In Puget Sound eelgrass typically occupies the intertidal to shallow subtidal zone—roughly around mean lower low water (MLLW) down to several meters below, depending on water clarity and local slope. In the Hale Passage and Fox Island area, recent surveys mapped eelgrass primarily at or below approximately −1 to −4 feet relative to MLLW (see the Washington DNR ArcGIS interactive map referenced below).

Eelgrass photo
Pacific black brants eat eelgrass in prolific quantities (photo by Gregory Smith, Creative Commons license).

Much like trees in a forest, eelgrass is primarily habitat rather than a direct food source. There are exceptions—various small snails and, most notably, the Pacific Black Brant, which prefers eelgrass as its primary food. Brant (similar in appearance to Canada Geese but smaller and lacking the white “chin strap”) winter in Puget Sound. Canada Geese will occasionally graze eelgrass but, like other waterfowl, primarily forage for the many foods available within eelgrass meadows.

Eelgrass meadows are a forest-like home to a vast array of epiphytes (often algae living on plant surfaces) and small marine animals. Forage fish, such as Pacific herring, shiner perch, and Pacific sand lance, thrive within these meadows and are a primary food source for salmon.

Eelgrass photo
Forage fish, such as Pacific herring, thrive in eelgrass (US fisheries).

Eelgrass’s role in the life of salmon is more nuanced. Eelgrass beds provide habitat for salmon prey—including juvenile forage fish and small invertebrates—and studies show that juvenile salmon leaving their natal streams rely on eelgrass for refuge from predators, including marine birds. This function is hardest to preserve because juvenile Chinook and Coho depend on extensive meadows and continuous bands of eelgrass during their first year in salt water.
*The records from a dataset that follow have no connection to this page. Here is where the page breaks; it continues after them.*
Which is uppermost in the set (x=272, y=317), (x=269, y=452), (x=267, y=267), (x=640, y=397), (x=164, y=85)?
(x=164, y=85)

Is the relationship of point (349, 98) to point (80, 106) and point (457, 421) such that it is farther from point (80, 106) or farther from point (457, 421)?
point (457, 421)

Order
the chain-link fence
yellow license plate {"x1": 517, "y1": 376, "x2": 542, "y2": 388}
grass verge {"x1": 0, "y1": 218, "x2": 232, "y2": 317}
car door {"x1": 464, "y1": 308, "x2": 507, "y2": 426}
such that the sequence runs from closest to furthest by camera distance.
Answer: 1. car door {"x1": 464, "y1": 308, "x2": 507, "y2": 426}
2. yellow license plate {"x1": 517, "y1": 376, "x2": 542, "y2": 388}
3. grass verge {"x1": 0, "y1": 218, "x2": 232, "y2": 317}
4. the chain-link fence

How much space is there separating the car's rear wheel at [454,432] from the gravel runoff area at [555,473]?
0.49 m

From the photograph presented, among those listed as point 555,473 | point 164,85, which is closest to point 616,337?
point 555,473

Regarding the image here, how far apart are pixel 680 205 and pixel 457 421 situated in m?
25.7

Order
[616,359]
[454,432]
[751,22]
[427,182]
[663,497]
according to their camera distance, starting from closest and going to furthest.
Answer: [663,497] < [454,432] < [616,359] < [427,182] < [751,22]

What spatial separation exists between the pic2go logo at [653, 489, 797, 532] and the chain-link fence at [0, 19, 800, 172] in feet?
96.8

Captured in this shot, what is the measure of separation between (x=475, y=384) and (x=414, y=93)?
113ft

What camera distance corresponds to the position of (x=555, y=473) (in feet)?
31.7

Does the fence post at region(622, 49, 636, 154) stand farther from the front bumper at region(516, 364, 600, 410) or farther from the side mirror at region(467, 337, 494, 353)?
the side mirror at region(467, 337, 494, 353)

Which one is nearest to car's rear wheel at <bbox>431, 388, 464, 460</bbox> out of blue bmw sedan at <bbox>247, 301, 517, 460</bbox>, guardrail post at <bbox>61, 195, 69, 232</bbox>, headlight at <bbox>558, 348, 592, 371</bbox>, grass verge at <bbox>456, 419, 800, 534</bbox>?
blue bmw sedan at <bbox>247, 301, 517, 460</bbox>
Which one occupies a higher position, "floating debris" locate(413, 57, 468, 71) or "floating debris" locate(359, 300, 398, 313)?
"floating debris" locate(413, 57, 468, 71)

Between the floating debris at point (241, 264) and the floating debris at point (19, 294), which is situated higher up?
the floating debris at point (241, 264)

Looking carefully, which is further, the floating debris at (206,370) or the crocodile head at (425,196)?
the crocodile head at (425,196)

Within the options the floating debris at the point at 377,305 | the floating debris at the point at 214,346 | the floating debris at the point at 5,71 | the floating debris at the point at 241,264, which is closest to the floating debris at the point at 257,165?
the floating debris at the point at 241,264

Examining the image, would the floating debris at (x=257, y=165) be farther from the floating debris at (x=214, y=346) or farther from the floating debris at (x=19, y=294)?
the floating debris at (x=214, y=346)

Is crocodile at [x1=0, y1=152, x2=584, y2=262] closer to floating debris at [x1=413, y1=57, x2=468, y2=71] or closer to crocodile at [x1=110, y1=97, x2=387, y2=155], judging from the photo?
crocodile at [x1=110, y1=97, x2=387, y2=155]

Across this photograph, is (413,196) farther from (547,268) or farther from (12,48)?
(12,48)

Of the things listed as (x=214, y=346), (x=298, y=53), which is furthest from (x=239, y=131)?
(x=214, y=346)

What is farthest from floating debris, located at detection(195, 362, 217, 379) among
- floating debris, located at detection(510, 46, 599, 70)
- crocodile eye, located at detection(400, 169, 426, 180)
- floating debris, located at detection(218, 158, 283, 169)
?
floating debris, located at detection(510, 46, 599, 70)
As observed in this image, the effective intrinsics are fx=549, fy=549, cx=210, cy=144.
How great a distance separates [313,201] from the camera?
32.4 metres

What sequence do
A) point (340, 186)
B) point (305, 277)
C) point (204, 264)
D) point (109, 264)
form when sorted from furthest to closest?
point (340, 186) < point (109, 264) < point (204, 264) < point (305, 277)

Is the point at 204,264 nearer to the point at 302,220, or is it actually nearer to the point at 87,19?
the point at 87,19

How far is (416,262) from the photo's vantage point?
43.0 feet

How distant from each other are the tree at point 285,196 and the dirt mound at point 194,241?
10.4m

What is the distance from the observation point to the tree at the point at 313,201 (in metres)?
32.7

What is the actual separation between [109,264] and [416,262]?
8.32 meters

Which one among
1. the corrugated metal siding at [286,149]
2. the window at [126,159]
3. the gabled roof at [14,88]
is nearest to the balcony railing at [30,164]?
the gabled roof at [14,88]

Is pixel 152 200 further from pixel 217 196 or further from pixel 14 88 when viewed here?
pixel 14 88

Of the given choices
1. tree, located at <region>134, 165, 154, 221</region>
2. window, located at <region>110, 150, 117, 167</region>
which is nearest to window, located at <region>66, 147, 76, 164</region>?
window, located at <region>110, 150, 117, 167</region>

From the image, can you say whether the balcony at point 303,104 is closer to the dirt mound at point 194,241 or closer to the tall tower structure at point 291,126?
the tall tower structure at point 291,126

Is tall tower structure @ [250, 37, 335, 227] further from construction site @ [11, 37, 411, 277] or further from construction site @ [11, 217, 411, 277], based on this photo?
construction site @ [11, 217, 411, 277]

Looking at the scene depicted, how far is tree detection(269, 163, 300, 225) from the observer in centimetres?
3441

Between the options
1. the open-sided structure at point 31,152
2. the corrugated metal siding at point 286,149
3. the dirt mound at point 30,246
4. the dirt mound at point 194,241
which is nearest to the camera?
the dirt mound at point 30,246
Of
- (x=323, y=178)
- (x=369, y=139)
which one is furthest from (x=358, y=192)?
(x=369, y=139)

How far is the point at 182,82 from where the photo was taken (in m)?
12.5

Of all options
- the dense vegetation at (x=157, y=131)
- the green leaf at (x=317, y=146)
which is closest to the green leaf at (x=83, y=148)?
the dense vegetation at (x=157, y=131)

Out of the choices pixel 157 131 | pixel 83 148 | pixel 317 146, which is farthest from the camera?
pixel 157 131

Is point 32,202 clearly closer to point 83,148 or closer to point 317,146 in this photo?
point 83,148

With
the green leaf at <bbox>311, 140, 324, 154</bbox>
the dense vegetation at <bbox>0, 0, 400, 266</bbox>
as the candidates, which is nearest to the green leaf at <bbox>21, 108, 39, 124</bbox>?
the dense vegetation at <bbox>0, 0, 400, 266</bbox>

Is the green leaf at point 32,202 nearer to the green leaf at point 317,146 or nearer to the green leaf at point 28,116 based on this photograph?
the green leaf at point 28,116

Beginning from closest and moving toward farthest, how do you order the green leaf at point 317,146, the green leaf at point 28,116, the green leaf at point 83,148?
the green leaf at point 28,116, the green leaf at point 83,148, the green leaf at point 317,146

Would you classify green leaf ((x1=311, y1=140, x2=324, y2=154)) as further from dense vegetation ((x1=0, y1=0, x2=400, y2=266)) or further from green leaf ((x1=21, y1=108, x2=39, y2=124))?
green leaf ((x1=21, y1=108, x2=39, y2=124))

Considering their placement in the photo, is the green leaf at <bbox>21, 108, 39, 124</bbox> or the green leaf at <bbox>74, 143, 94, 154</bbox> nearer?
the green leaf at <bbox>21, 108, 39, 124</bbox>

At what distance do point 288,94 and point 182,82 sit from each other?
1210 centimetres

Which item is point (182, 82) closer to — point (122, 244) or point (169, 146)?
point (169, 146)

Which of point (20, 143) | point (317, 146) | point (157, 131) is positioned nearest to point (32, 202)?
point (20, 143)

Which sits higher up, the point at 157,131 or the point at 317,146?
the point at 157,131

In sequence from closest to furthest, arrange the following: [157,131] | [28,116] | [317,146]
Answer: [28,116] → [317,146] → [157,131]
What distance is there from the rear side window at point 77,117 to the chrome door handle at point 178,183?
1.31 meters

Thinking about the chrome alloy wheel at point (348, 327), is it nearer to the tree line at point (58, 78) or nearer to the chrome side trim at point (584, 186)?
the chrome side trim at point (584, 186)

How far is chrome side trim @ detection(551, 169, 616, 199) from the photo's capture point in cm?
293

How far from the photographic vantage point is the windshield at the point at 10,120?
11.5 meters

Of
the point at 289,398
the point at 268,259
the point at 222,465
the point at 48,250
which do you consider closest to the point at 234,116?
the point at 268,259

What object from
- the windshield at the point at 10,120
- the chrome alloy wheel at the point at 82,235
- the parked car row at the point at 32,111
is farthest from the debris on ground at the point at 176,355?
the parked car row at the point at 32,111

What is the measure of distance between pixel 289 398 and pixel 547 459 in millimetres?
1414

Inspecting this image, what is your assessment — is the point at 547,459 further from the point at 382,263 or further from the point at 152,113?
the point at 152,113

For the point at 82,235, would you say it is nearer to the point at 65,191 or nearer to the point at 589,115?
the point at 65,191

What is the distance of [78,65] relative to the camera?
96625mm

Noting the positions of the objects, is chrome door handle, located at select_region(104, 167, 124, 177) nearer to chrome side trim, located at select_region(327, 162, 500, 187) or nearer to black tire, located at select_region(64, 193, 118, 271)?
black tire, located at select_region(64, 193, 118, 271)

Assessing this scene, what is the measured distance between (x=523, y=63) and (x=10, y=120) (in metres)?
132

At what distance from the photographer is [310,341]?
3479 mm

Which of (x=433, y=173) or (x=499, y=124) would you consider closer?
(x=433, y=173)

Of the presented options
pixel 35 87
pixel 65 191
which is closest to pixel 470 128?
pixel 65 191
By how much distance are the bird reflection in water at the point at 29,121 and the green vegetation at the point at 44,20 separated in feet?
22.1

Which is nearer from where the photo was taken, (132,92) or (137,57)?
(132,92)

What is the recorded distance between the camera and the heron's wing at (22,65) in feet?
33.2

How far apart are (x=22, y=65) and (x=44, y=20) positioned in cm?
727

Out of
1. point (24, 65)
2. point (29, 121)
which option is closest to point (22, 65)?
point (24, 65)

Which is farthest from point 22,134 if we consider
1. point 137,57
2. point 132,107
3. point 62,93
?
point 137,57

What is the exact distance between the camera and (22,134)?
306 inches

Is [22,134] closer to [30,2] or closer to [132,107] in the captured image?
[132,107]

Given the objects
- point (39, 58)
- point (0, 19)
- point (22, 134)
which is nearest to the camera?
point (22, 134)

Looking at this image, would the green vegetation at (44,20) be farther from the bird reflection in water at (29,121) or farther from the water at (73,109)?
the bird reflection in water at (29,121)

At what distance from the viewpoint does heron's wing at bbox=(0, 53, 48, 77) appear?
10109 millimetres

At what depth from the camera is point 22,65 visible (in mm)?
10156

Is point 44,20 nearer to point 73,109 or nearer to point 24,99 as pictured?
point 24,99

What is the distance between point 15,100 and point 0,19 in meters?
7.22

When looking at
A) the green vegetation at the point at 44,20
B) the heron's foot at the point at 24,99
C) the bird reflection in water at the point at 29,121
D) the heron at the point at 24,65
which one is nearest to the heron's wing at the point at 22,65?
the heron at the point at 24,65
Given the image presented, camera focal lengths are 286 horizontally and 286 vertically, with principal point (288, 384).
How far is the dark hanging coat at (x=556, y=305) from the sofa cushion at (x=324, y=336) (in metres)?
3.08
Like much of Puget Sound, Hale Passage supports a broad mosaic of eelgrass beds and meadows. These are critical habitat for the wider ecosystem and are especially important to salmon recovery. Resident (blackmouth) Chinook salmon depend heavily on eelgrass for both forage and protection

References

  1. U.S. Geological Survey. Eelgrass research in Puget Sound . Accessed September 2025.
  2. Christiaen, B., Ferrier, L., Dowty, P., Gaeckle, J., Berry, H. (2020). Juvenile Chinook Salmon and Forage Fish Use of Eelgrass Habitats in a Diked and Channelized Puget Sound River Delta . Public domain article.
  3. Christiaen, B., Ferrier, L., Dowty, P., Gaeckle, J., & Berry, H. (2022). Puget Sound Seagrass Monitoring Report: Monitoring Year 2018–2020. Nearshore Habitat Program, Aquatic Resources Division, Washington State Department of Natural Resources, Olympia, WA. PDF. Accessed September 19, 2025.
  4. Kruckeberg, Arthur R. The Natural History of Puget Sound Country. University of Washington Press, 1991
  5. Washington State Department of Natural Resources, Nearshore Habitat Program. (n.d.). Puget Sound Seagrass Monitoring — Data Viewer [Web mapping application]. ArcGIS Online. https://wadnr.maps.arcgis.com/apps/webappviewer/index.html?id=83b8389234454abc8725827b49272a31. Accessed September 19, 2025.
  6. Washington State Department of Natural Resources. Nearshore Habitat Eelgrass Monitoring . Accessed September 2025.
  7. Rubin, S., Hayes, M., & Grossman, E. (2018). Juvenile Chinook Salmon and Forage Fish Use of Eelgrass Habitats in a Diked and Channelized Puget Sound River Delta . Public domain article.